Institutional positioning remains constructive. We have seen 802 institutional investors add shares of MRVL to their portfolio and 752 decrease their positions in their most recent quarter. Boston Partners added over 6 million shares in Q1 2026, FMR added 4.4 million shares, and BlackRock added over 4 million shares. The CFO transition attracted attention but pre-planned sales following a 300% run are not unusual and don’t signal a fundamental view change.
The Valuation Question
The honest part: Marvell is not cheap. Following its rapid year-to-date rally, the stock is trading at an extreme trailing P/E of 99x and a forward P/E near 70x to 76x. To reach a $1 trillion market cap, MRVL shares would need to climb above $1,100 per share. But the framework for getting there is credible. If Marvell matches analysts’ estimates through fiscal 2028, grows its adjusted EBITDA at a 30% CAGR through 2036, and trades at 30x its current year’s adjusted EBITDA by the final year, its stock could rise more than eightfold over the next ten years. That rally would drive Marvell’s valuation above $2.3 trillion, easily surpassing Huang’s “trillion-dollar” outlook.
The risks are real. Marvell faces extreme revenue concentration, with its top ten customers accounting for roughly 80% of total revenue. Analysts warn that while current momentum is heavily tied to co-developing Amazon’s Trainium AI chips, there is a persistent long-term threat of hyperscalers shifting future custom chip designs to rival semiconductor manufacturers.

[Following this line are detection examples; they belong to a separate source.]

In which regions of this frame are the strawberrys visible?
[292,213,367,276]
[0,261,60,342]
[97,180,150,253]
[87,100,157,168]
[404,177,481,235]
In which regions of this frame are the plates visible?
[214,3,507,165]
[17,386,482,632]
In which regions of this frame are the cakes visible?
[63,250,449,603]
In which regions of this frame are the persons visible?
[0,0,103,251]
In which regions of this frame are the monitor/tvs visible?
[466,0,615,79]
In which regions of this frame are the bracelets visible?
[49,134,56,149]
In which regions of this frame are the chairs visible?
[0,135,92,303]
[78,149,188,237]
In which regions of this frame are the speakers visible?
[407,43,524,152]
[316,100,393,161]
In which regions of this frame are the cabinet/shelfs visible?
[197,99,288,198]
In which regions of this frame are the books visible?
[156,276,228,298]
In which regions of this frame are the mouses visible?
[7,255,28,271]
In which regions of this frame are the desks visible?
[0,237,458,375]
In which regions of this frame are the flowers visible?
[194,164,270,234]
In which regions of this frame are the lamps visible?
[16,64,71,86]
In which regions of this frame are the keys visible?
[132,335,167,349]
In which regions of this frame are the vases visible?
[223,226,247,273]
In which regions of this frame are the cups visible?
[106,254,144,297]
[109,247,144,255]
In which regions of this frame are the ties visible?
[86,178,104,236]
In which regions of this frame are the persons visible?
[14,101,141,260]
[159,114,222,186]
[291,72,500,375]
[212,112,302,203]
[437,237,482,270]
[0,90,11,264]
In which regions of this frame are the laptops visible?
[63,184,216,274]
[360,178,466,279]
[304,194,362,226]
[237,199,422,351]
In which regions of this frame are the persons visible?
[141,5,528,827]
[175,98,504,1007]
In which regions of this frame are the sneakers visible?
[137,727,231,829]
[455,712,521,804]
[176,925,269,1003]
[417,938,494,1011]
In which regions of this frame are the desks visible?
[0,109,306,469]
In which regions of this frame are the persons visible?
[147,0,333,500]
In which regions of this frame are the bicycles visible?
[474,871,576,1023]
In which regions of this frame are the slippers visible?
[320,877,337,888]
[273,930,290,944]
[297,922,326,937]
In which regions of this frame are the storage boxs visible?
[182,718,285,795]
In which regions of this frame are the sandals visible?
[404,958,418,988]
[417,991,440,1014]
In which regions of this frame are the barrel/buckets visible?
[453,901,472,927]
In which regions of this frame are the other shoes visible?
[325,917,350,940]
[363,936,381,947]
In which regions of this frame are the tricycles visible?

The Structured Trade Framework
Implied volatility in MRVL remains elevated following the sector-wide selloff, creating a high-premium options environment. The spread between realized and implied volatility has widened, which historically creates conditions where defined-risk structures offer better risk-adjusted exposure than outright long positions. For traders who believe the AI connectivity thesis is intact, a defined-risk long structure using longer-dated calls captures a recovery toward the $280-$310 range without the full exposure to continued sector volatility.
Bull case: AI cluster scale-out continues, Marvell’s optical and networking products capture an expanding share of hyperscaler spend, and the market rerates toward long-term growth potential as revenues compound at 40%+ annually. Bear case: hyperscalers internalize more custom silicon development, the AI spending cycle decelerates, and a 70x forward multiple compresses toward the sector norm of 35x. Neutral case: the stock consolidates in the $240-$280 range while the business continues to execute, offering a better entry point ahead of the next earnings catalyst in August.
What keeps coming back is this: Marvell’s business underneath the selloff really didn’t change at all. The stock and the fundamentals are not in the same conversation right now. That gap is exactly where the most interesting questions live.